As you re-enter the real world after having cancer you’re faced with these benign questions that often lead to heavy and intense conversations that you might not want to have.

So how do I, as a seven-time cancer survivor, deal with these situations? I take the bull by the horns and right off the bat answer all the questions that they might possibly have and diffuse all possible interest. People are inherently curious, but once they find out what is actually going on with you, they’ll probably back off about it. You want to make sure to conclude everything with something positive. Cancer is an overwhelmingly negative experience. But when you’re having a conversation at the water cooler, you probably don’t want to get into all of those things.

“Hey, Woody, I noticed you limping, how come?”

“Well you see, two years ago I had my left leg amputated because of bone cancer.

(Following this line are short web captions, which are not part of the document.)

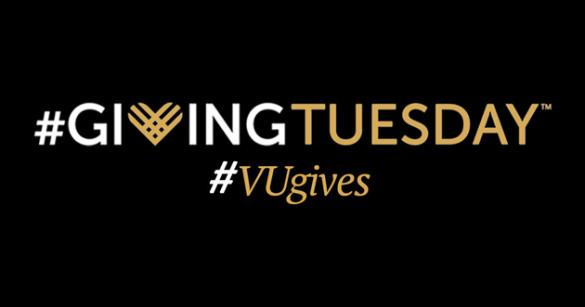 giving_tuesday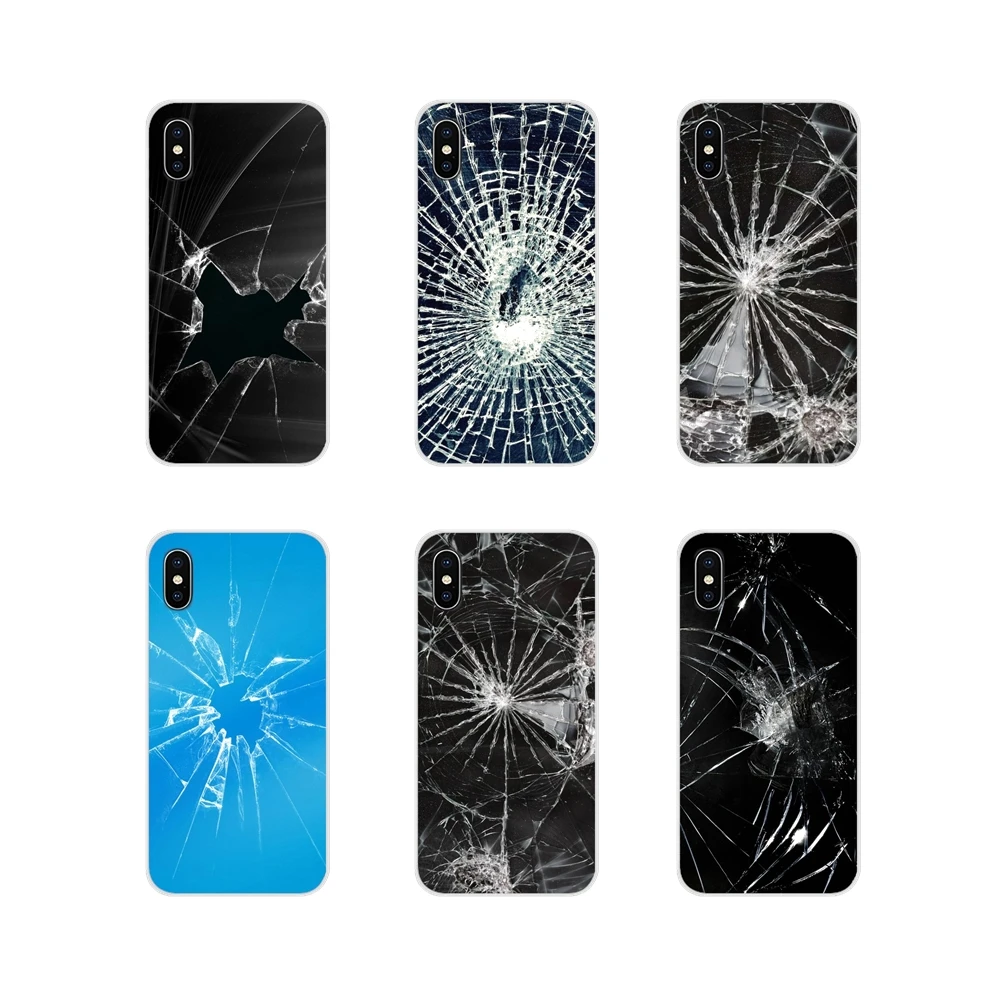 Чехол для телефона BQ Aquaris S 5059 5035 6040L C V Plus X X2 Pro U U2 Lite M 2017 E 4 5 E5 X5 | Мобильные телефоны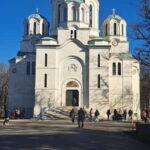 HISTORY WINE & ROYALTY (Avala mountain  Topola  Oplenac) - Practical Details and Considerations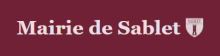 Hôtel de Ville Sablet 84110 Mairie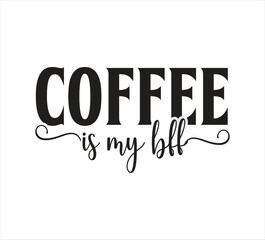  typography, illustration, vector, custom, graphic, lover, management, print, printing, queen, ribbon, sticker, trendy, word, funny, handmade, hipster, keyword, restaurant, apparel, bundle, camping, c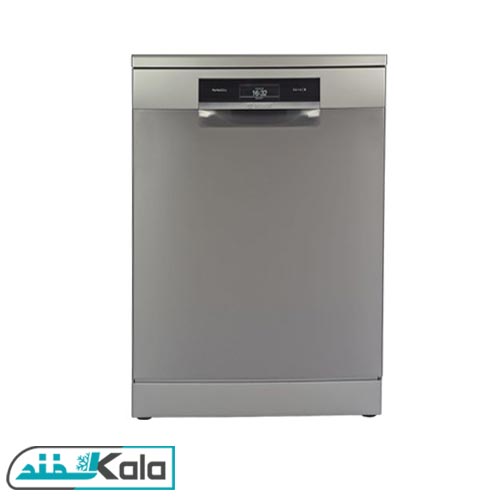 ماشین ظرفشویی بوش SMS8ZDI48Q - اسفند کالا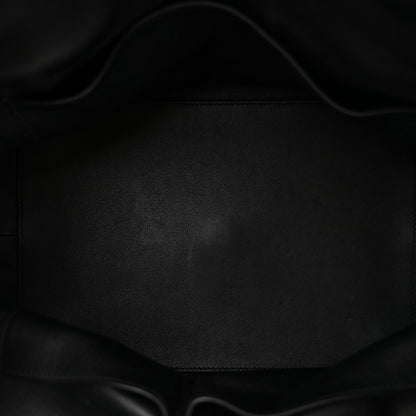 Hermes Swift Toolbox 26 Black 5 of 9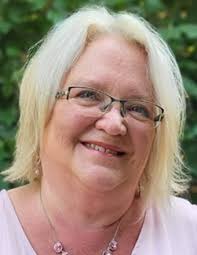 Obituary information for Angela "Angie" Lorraine McGinnis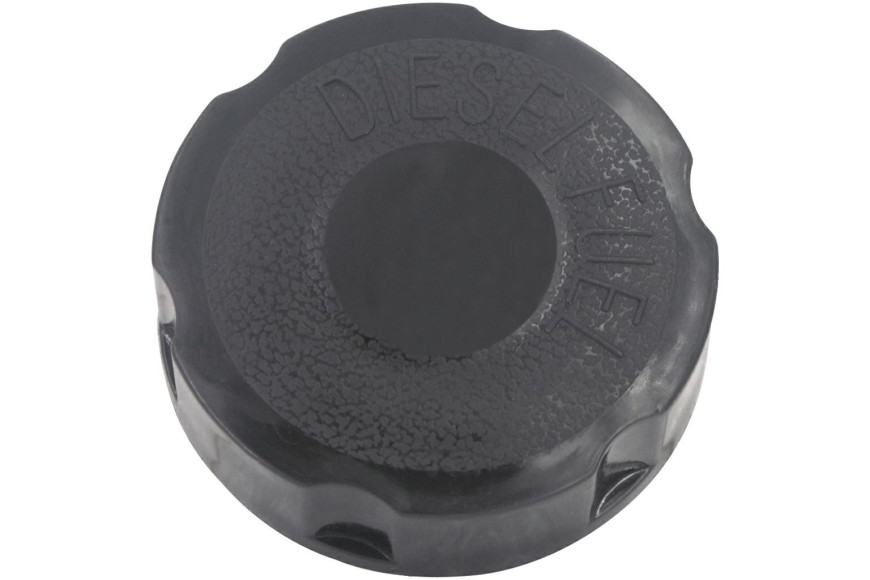 Fuel Cap Diesel Engine D350Fc, D440Fc, D460Fc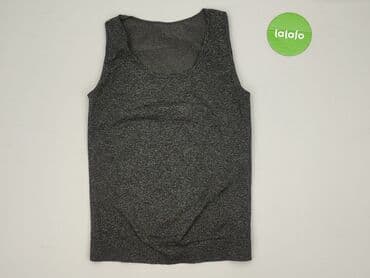 calvin klein performance t shirty: Crivit, Women`s top, S at lalafo.pl — 2 calvin klein performance t shirty: Crivit, Women`s top, S — 2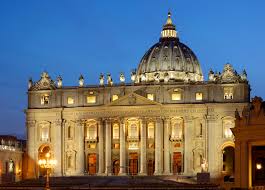 Kekristenan atau kristianitas atau agama kristen adalah agama abrahamik monoteistik berasaskan riwayat hidup dan ajaran yesus kristus, yang merupakan inti sari agama ini. Gereja Katolik Roma Wikipedia Bahasa Indonesia Ensiklopedia Bebas
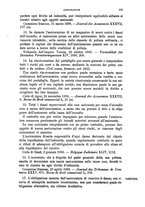 giornale/TO00192306/1886/unico/00000569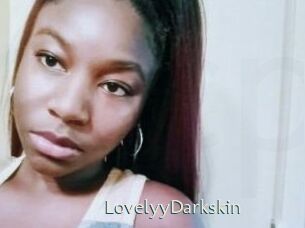 LovelyyDarkskin
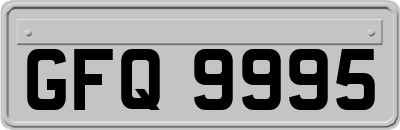 GFQ9995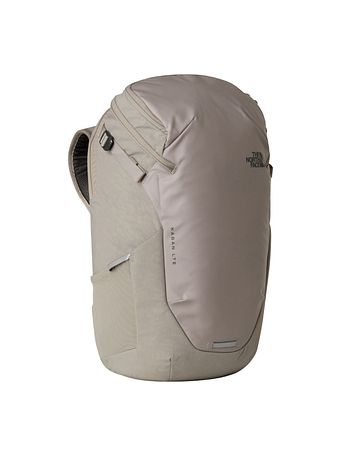 The North Face Kaban Lte Daypack 45.5 cm Laptoprum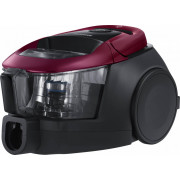 Пылесос Samsung  VC07M31A1HP/UK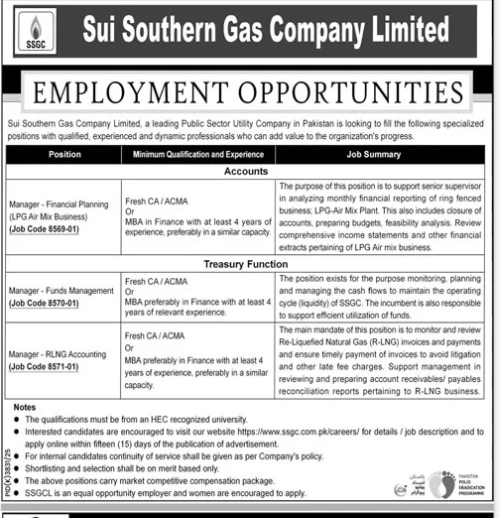 Sui-jobs-14-6-26.png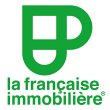 la-francaise-immobiliere-cesson---lfi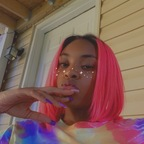 PimpdaddyPi @pimpdaddypisces Leak OnlyFans 

 profile picture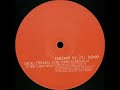 The Shamen - Transamazonia (LTJ Bukem Remix) (Full)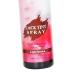 5x Colorful Lace Enhancer Spray for 100ml Light Brown - Buy Online on GoSupps.com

It initially started with a lingering pain in my knee that progressively got worse. I’m currently in remission now and my life is back to normal. It was kind of a wild experience going through all of it, but luckily I survived and now I’m back living my life the way I want.”

At this point most people are pretty blown away by your honesty. If I’ve found one thing it’s that people really don’t want to offend you, so at this point they would rather say nothing that risk saying something inappropriate. So they’ll most likely offer you bland encouragement and support.

“Oh, wow. Well congratulations, if you ever need anything let me know.”

To which you kindly respond, “Thanks so much, take care!”

Boom Shakalaka! You just diffused that situation like a boss. Congratulations.

Now back to work!



  1. Susan H. McIntyre says:

    I get questions about why I have trouble finding clothes. I had breast cancer and now my chest is flatter than my stomach. When discussing fashion with other women, I will use this as an example so that I don’t run into the pity response. I hate that look of pity – I am a warrior and still here!

    1. LIVESTRONG says:

      AMEN! Here’s some info we have about body image after cancer. There is a resource listed here that talks about shopping for your body type called “Shop Well With You”. Hope it is helpful:

  2. Carole says:

    I have stage iv breast cancer with bone metastases. Ibroke my back from a two inch tumor. I have severe bone pain. I am embarrassed to have to walk with a cane. At age 41 i get alot of stares. Wish there was a way to explain without going into all the details. People have been aviding me since they found out.